Né à Vevey, mais tôt naturalisé français, Théophile-Alexandre Steinlen (1859-1923) fut le raminagrophile le plus inspiré de l’Art nouveau. C’est lui l’auteur du poster, populaire dans le monde entier, de la Tournée du Chat noir. Nimbé d’un disque orange historié, vibrisses en étoile, échine hérissée et regard jaune d’enfer, le fauve est assurément en colère et se retient de vous bondir à la gorge.
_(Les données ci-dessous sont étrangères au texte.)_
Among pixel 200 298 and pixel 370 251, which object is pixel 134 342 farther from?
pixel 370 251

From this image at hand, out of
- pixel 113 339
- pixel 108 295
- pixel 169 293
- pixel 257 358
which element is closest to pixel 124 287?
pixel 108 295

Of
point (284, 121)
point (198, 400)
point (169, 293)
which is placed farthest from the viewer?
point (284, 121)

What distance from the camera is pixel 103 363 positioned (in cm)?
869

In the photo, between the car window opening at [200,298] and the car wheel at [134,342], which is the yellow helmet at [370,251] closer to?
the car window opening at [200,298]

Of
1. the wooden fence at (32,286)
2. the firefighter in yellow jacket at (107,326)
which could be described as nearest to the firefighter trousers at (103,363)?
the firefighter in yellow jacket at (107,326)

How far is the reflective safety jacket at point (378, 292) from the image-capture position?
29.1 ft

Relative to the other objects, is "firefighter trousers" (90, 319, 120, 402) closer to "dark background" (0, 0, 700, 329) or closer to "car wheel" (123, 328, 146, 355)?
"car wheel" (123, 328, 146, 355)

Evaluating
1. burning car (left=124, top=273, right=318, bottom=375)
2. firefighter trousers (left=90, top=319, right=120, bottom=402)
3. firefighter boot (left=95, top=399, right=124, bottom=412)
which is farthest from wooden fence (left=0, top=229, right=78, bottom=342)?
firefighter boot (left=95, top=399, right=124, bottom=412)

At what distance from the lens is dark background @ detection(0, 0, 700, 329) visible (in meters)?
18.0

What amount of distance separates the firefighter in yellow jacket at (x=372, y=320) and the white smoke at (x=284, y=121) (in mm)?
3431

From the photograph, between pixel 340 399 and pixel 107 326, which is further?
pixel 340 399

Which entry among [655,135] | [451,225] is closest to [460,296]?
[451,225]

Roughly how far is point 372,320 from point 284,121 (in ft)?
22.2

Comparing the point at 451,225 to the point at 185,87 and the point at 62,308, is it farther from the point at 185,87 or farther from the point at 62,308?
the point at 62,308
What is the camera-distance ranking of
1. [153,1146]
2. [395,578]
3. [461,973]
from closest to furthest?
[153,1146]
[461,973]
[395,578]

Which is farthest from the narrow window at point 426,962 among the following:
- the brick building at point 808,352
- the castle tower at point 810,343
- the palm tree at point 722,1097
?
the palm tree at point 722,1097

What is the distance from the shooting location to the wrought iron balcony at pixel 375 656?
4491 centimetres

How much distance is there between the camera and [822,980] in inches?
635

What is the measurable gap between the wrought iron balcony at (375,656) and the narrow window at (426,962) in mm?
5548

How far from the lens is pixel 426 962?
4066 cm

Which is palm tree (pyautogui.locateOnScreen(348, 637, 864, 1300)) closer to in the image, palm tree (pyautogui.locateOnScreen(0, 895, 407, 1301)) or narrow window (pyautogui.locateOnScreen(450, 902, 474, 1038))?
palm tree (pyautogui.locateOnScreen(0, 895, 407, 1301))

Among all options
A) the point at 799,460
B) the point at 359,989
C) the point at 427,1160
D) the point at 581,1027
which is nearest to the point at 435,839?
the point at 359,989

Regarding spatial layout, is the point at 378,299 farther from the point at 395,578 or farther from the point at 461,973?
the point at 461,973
Mais à l’expo de Rumine, d’autres chats de Steinlein moins belliqueux furent à l’honneur. Allongés sur un sofa, juchés sur un arbre au clair de lune, rassemblés en régiments sur les toits pour contempler la nuit, ils sont indolents, philosophes, tantôt électriques et flexueux, tantôt mignards. Ils sont baudelairiens, rossiniens ou presque doués de parole comme sous l’encre mauve de Colette.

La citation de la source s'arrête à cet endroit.